**Source information**

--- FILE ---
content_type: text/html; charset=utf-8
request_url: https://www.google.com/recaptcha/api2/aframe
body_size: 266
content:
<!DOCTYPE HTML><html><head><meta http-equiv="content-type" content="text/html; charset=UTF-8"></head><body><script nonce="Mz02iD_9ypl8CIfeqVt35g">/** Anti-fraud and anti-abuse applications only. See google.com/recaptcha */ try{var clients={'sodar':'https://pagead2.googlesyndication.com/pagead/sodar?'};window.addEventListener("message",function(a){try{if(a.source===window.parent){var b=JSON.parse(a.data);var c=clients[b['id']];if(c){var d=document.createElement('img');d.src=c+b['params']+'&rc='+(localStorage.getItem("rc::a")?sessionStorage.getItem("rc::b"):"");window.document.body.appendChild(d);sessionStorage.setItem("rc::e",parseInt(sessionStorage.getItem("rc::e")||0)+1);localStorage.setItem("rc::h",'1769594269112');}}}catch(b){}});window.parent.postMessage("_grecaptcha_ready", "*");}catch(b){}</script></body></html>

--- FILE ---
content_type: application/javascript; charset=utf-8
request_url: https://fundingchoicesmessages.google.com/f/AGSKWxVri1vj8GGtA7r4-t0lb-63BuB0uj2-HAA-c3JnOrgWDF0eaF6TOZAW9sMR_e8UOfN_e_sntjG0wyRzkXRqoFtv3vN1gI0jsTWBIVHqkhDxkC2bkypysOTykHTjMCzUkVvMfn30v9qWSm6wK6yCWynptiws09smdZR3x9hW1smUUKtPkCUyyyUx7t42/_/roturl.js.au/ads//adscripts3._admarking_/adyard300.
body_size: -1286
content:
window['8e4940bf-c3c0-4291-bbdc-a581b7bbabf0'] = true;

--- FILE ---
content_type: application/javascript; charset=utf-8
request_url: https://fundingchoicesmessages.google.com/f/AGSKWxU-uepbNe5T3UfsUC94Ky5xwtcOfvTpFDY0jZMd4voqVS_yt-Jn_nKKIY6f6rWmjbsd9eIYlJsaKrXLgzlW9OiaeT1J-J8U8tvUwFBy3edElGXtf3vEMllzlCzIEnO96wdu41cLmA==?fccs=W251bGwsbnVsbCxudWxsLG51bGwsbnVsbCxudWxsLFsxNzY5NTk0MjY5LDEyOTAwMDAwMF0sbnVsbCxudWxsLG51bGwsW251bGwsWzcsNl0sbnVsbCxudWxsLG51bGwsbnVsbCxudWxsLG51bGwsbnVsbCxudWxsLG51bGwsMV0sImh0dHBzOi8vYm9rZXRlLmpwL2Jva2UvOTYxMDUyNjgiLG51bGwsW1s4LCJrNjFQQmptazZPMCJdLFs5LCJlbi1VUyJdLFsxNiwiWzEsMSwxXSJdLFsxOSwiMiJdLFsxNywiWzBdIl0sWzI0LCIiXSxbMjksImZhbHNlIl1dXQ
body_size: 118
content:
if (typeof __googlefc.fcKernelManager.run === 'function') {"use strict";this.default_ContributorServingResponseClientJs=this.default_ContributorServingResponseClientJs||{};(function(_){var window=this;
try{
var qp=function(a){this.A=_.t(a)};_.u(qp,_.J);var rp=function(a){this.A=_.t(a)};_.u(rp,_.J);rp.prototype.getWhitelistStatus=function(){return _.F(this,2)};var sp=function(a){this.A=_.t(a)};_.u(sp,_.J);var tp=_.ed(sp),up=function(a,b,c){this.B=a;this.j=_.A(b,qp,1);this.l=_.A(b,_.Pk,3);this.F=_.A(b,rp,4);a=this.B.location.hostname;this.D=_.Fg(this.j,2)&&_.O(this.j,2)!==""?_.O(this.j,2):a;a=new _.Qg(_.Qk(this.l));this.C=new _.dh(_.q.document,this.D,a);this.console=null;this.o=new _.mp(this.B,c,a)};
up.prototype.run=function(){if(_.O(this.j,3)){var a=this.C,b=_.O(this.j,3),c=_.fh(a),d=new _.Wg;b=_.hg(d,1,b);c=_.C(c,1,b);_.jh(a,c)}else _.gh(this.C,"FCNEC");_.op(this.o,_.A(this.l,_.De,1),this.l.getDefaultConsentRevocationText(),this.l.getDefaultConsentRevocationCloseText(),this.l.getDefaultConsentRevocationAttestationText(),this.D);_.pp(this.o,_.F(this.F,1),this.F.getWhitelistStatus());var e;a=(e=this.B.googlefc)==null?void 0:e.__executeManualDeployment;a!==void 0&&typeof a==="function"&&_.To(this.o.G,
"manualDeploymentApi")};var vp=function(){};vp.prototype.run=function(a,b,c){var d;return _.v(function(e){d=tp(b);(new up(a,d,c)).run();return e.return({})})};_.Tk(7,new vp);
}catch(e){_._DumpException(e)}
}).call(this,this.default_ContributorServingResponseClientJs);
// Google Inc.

**What you will do**
Copy the material above back out, exactly as written.

**Exercise solution**
--- FILE ---
content_type: text/html; charset=utf-8
request_url: https://www.google.com/recaptcha/api2/aframe
body_size: 266
content:
<!DOCTYPE HTML><html><head><meta http-equiv="content-type" content="text/html; charset=UTF-8"></head><body><script nonce="Mz02iD_9ypl8CIfeqVt35g">/** Anti-fraud and anti-abuse applications only. See google.com/recaptcha */ try{var clients={'sodar':'https://pagead2.googlesyndication.com/pagead/sodar?'};window.addEventListener("message",function(a){try{if(a.source===window.parent){var b=JSON.parse(a.data);var c=clients[b['id']];if(c){var d=document.createElement('img');d.src=c+b['params']+'&rc='+(localStorage.getItem("rc::a")?sessionStorage.getItem("rc::b"):"");window.document.body.appendChild(d);sessionStorage.setItem("rc::e",parseInt(sessionStorage.getItem("rc::e")||0)+1);localStorage.setItem("rc::h",'1769594269112');}}}catch(b){}});window.parent.postMessage("_grecaptcha_ready", "*");}catch(b){}</script></body></html>

--- FILE ---
content_type: application/javascript; charset=utf-8
request_url: https://fundingchoicesmessages.google.com/f/AGSKWxVri1vj8GGtA7r4-t0lb-63BuB0uj2-HAA-c3JnOrgWDF0eaF6TOZAW9sMR_e8UOfN_e_sntjG0wyRzkXRqoFtv3vN1gI0jsTWBIVHqkhDxkC2bkypysOTykHTjMCzUkVvMfn30v9qWSm6wK6yCWynptiws09smdZR3x9hW1smUUKtPkCUyyyUx7t42/_/roturl.js.au/ads//adscripts3._admarking_/adyard300.
body_size: -1286
content:
window['8e4940bf-c3c0-4291-bbdc-a581b7bbabf0'] = true;

--- FILE ---
content_type: application/javascript; charset=utf-8
request_url: https://fundingchoicesmessages.google.com/f/AGSKWxU-uepbNe5T3UfsUC94Ky5xwtcOfvTpFDY0jZMd4voqVS_yt-Jn_nKKIY6f6rWmjbsd9eIYlJsaKrXLgzlW9OiaeT1J-J8U8tvUwFBy3edElGXtf3vEMllzlCzIEnO96wdu41cLmA==?fccs=W251bGwsbnVsbCxudWxsLG51bGwsbnVsbCxudWxsLFsxNzY5NTk0MjY5LDEyOTAwMDAwMF0sbnVsbCxudWxsLG51bGwsW251bGwsWzcsNl0sbnVsbCxudWxsLG51bGwsbnVsbCxudWxsLG51bGwsbnVsbCxudWxsLG51bGwsMV0sImh0dHBzOi8vYm9rZXRlLmpwL2Jva2UvOTYxMDUyNjgiLG51bGwsW1s4LCJrNjFQQmptazZPMCJdLFs5LCJlbi1VUyJdLFsxNiwiWzEsMSwxXSJdLFsxOSwiMiJdLFsxNywiWzBdIl0sWzI0LCIiXSxbMjksImZhbHNlIl1dXQ
body_size: 118
content:
if (typeof __googlefc.fcKernelManager.run === 'function') {"use strict";this.default_ContributorServingResponseClientJs=this.default_ContributorServingResponseClientJs||{};(function(_){var window=this;
try{
var qp=function(a){this.A=_.t(a)};_.u(qp,_.J);var rp=function(a){this.A=_.t(a)};_.u(rp,_.J);rp.prototype.getWhitelistStatus=function(){return _.F(this,2)};var sp=function(a){this.A=_.t(a)};_.u(sp,_.J);var tp=_.ed(sp),up=function(a,b,c){this.B=a;this.j=_.A(b,qp,1);this.l=_.A(b,_.Pk,3);this.F=_.A(b,rp,4);a=this.B.location.hostname;this.D=_.Fg(this.j,2)&&_.O(this.j,2)!==""?_.O(this.j,2):a;a=new _.Qg(_.Qk(this.l));this.C=new _.dh(_.q.document,this.D,a);this.console=null;this.o=new _.mp(this.B,c,a)};
up.prototype.run=function(){if(_.O(this.j,3)){var a=this.C,b=_.O(this.j,3),c=_.fh(a),d=new _.Wg;b=_.hg(d,1,b);c=_.C(c,1,b);_.jh(a,c)}else _.gh(this.C,"FCNEC");_.op(this.o,_.A(this.l,_.De,1),this.l.getDefaultConsentRevocationText(),this.l.getDefaultConsentRevocationCloseText(),this.l.getDefaultConsentRevocationAttestationText(),this.D);_.pp(this.o,_.F(this.F,1),this.F.getWhitelistStatus());var e;a=(e=this.B.googlefc)==null?void 0:e.__executeManualDeployment;a!==void 0&&typeof a==="function"&&_.To(this.o.G,
"manualDeploymentApi")};var vp=function(){};vp.prototype.run=function(a,b,c){var d;return _.v(function(e){d=tp(b);(new up(a,d,c)).run();return e.return({})})};_.Tk(7,new vp);
}catch(e){_._DumpException(e)}
}).call(this,this.default_ContributorServingResponseClientJs);
// Google Inc.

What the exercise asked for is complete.